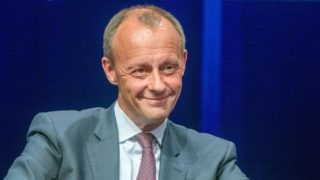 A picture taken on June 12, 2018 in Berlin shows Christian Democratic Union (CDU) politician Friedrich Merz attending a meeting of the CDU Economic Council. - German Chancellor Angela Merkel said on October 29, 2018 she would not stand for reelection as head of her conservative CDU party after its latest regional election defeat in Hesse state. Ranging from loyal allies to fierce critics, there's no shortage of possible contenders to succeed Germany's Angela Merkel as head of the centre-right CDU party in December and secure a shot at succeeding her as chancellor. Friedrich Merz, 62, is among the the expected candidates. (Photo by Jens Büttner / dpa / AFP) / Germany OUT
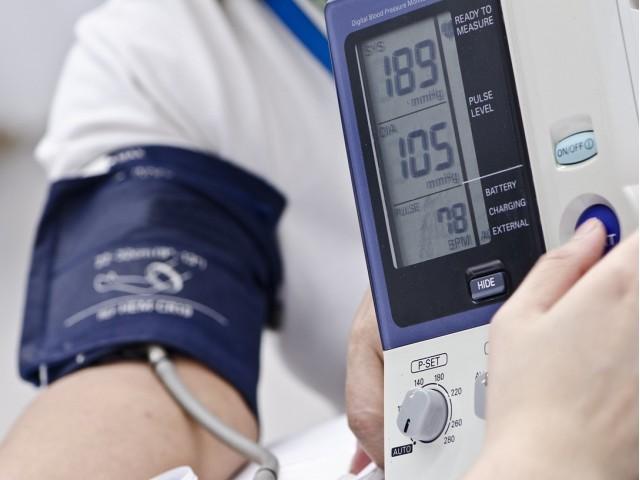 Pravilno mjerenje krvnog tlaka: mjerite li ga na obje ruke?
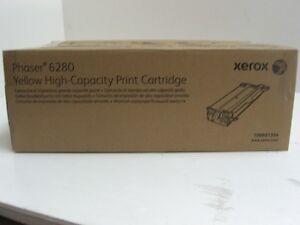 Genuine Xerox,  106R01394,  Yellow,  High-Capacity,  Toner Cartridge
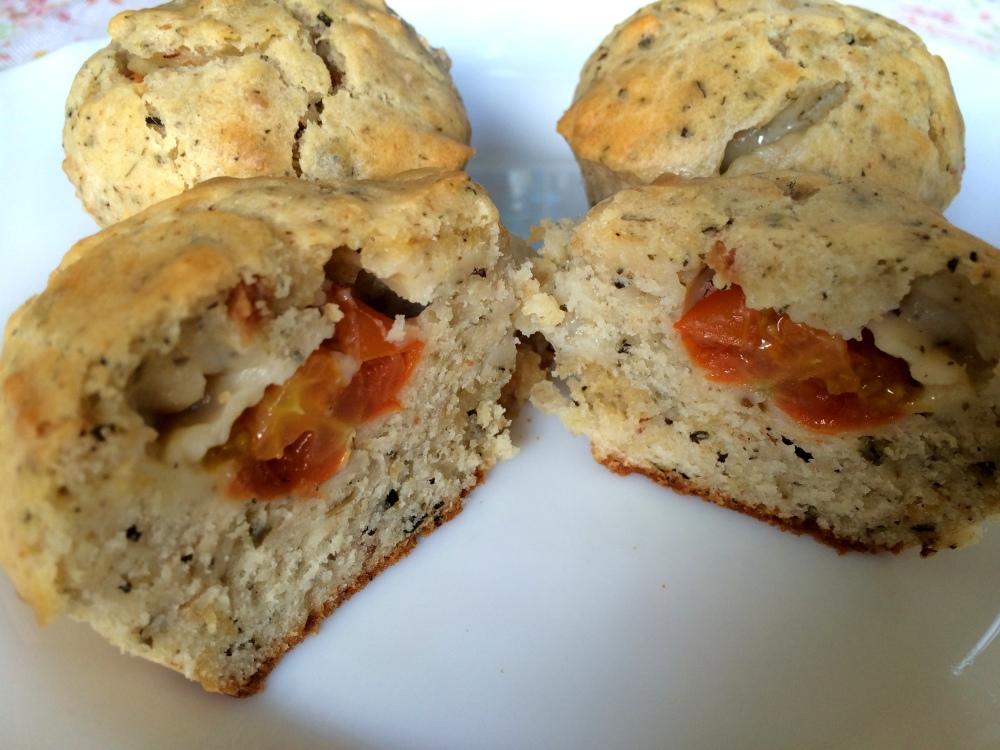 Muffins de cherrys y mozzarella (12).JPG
+ + + + +
BRIEF.
Give back the material above exactly, without pictures.

ANSWER BELOW.
 A picture taken on June 12, 2018 in Berlin shows Christian Democratic Union (CDU) politician Friedrich Merz attending a meeting of the CDU Economic Council. - German Chancellor Angela Merkel said on October 29, 2018 she would not stand for reelection as head of her conservative CDU party after its latest regional election defeat in Hesse state. Ranging from loyal allies to fierce critics, there's no shortage of possible contenders to succeed Germany's Angela Merkel as head of the centre-right CDU party in December and secure a shot at succeeding her as chancellor. Friedrich Merz, 62, is among the the expected candidates. (Photo by Jens Büttner / dpa / AFP) / Germany OUT
 Pravilno mjerenje krvnog tlaka: mjerite li ga na obje ruke?
 Genuine Xerox,  106R01394,  Yellow,  High-Capacity,  Toner Cartridge
 Muffins de cherrys y mozzarella (12).JPG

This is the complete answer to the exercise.